Battles Before the 17th Century
Combat at sea was for centuries mostly an affair of piracy and privateering, or amphibious actions intended to capture or relieve important coastal bases. Only occasionally did opposing fleets meet in open battle.
From the 11th to 15th centuries it is thought that the losing side in the average battle left from 20 to 50 percent of its men dead on the field. At Courtrai (1302) the French lost 40 percent of their army, the same figure for French losses at Poitiers (1356) and Agincourt (1415). This sort of encounter was, understandably, highly risky in the eyes of commanders. Not just the military outcome of a given battle, but the political stakes of the whole war were put in jeopardy by the vagaries of combat. Also, threat to life and limb of nobles was extremely high; even worse, destitution loomed possible if one was captured and had to pay a huge ransom to regain liberty. Field armies were also expensive and most of all, extremely hard to supply. Reserve armies were rare to nonexistent because it was just too expensive and inefficient to raise and billet an army and not use it.
A single defeat of a king’s field army might prove decisive, losing the war and with it much territory, titles, prestige, and wealth.
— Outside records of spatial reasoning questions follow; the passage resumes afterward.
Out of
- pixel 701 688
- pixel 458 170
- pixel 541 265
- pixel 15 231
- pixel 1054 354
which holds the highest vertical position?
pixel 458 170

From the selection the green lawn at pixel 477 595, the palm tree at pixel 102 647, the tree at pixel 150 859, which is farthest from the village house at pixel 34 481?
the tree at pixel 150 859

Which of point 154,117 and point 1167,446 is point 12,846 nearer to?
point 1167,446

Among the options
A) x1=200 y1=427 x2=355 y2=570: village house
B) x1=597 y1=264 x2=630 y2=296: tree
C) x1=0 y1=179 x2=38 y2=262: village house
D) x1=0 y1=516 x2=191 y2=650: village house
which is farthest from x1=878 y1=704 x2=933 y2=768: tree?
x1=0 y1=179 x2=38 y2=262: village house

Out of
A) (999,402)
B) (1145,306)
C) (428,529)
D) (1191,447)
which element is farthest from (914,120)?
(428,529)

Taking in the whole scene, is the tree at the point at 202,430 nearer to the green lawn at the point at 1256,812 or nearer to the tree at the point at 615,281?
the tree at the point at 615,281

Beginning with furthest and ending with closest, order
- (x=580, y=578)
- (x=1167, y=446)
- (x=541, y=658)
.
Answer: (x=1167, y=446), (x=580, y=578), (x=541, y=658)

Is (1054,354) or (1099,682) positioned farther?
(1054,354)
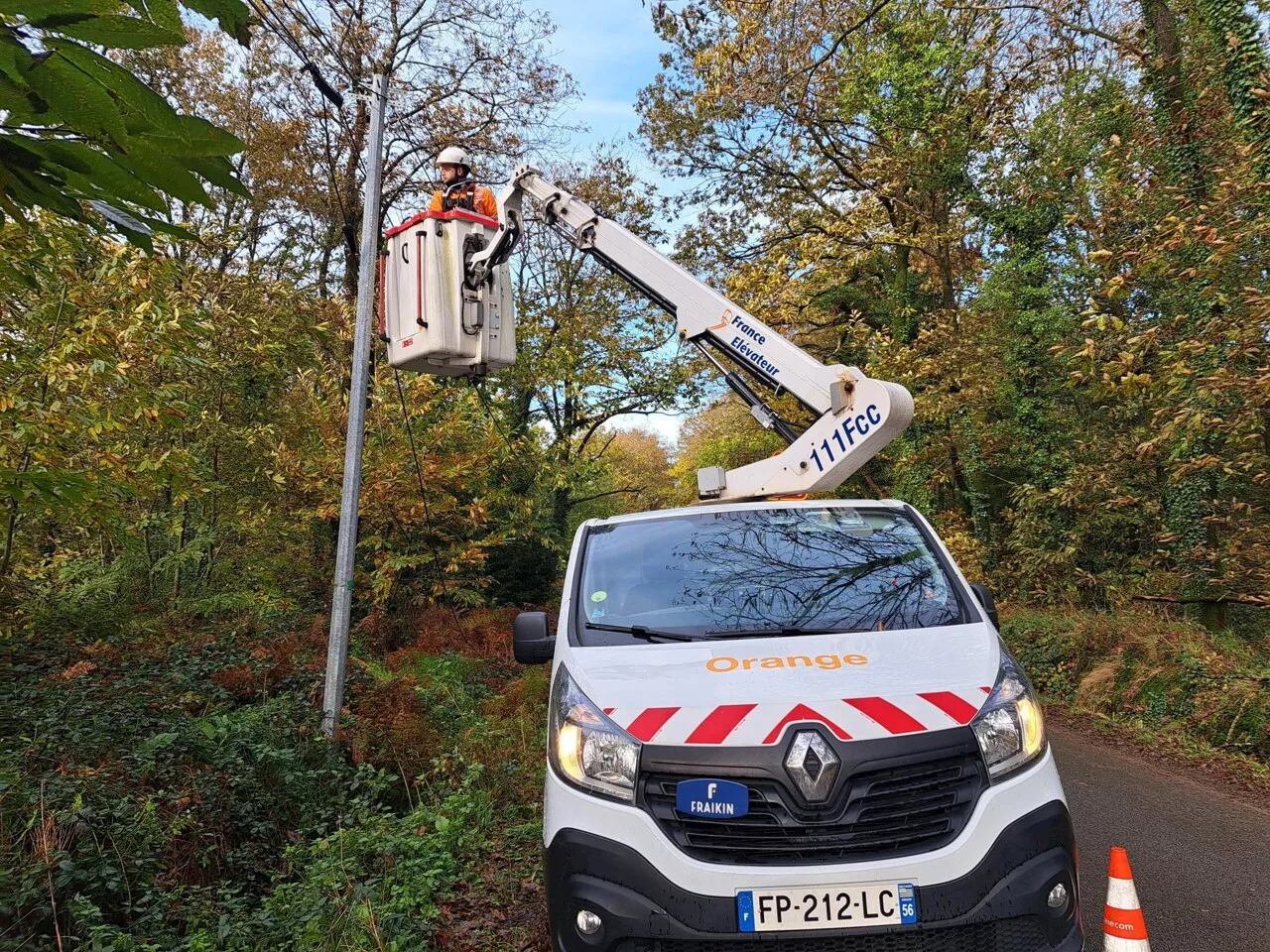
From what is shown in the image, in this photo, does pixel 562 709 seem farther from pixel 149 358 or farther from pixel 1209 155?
pixel 1209 155

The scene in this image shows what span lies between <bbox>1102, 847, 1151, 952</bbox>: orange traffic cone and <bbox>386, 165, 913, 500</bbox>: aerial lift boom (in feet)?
9.17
In addition to the usual haphazards and chance outcomes of battle, field commanders could never be sure of the loyalty or fighting quality of the numerous mercenaries in their employ: would these men fight or run? And for whom would they fight? More than one commander rose on the morning of battle to observe that, during the night, a part of his army had gone over to the enemy and had lined up on the other side of the field, where the pay was better or the chance of survival deemed greater.
Mercenary captains made war as a game in which competitive positioning of field armies by each commander was designed to avoid more than to engage in battle, while gaining some slight advantage should battle nevertheless result. Both might then withdraw without offering combat, one giving an admiring salute to his opposite number in concession that he had been outmaneuvered and lost the advantage of topography or secure lines of supply. Given the contingency and risk of battle, wise commanders and monarchs usually preferred the controlled risks of a siege. Kingdoms could be, and were, made and unmade in battles that turned on some chance event or unpredictable act of heroism or cowardice by some underling.
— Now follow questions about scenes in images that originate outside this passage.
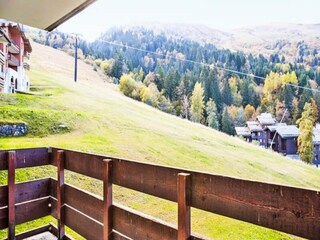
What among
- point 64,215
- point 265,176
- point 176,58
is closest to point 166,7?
point 176,58

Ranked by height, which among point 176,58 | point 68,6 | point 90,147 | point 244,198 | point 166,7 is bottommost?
point 90,147

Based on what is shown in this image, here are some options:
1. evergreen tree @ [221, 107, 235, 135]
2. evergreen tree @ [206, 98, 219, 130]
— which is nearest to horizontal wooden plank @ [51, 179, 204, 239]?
evergreen tree @ [206, 98, 219, 130]

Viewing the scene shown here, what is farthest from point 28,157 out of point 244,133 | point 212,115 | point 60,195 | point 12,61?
point 212,115

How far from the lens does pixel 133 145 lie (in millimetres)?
11609

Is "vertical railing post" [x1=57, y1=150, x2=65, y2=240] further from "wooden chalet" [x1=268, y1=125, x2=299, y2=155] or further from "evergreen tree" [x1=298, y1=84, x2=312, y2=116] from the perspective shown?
"evergreen tree" [x1=298, y1=84, x2=312, y2=116]

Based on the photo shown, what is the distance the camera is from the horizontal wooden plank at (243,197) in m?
1.04

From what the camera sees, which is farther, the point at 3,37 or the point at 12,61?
the point at 12,61

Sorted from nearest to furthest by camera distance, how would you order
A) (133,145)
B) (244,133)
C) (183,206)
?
(183,206) → (133,145) → (244,133)

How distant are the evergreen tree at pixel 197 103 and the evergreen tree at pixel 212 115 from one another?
0.67 meters

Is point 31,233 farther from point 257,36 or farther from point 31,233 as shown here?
point 257,36

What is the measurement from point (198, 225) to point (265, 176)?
21.8 feet

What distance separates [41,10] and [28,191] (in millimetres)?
1458

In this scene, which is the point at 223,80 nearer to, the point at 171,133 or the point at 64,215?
the point at 171,133

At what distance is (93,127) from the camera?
41.9ft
An old English nursery rhyme captured this reality well: ”For want of a nail the shoe was lost, for want of a shoe the horse was lost; for want of a horse the battle was lost, for want of a battle the kingdom was lost.” In China also, commanders often tried to avoid battles, seeing them as too risky militarily and politically. Dynasties rose and fell as a result of battles, cities were saved or sacked, thousands lived or died. That meant those who had wealth and power usually hunkered down behind solid fortifications and fought to keep it at the least possible risk, while those who sought power or plunder employed ruses and stratagems of any and every kind to force a battle that might bring the chance to rise high in the world in the course of a single hour or day.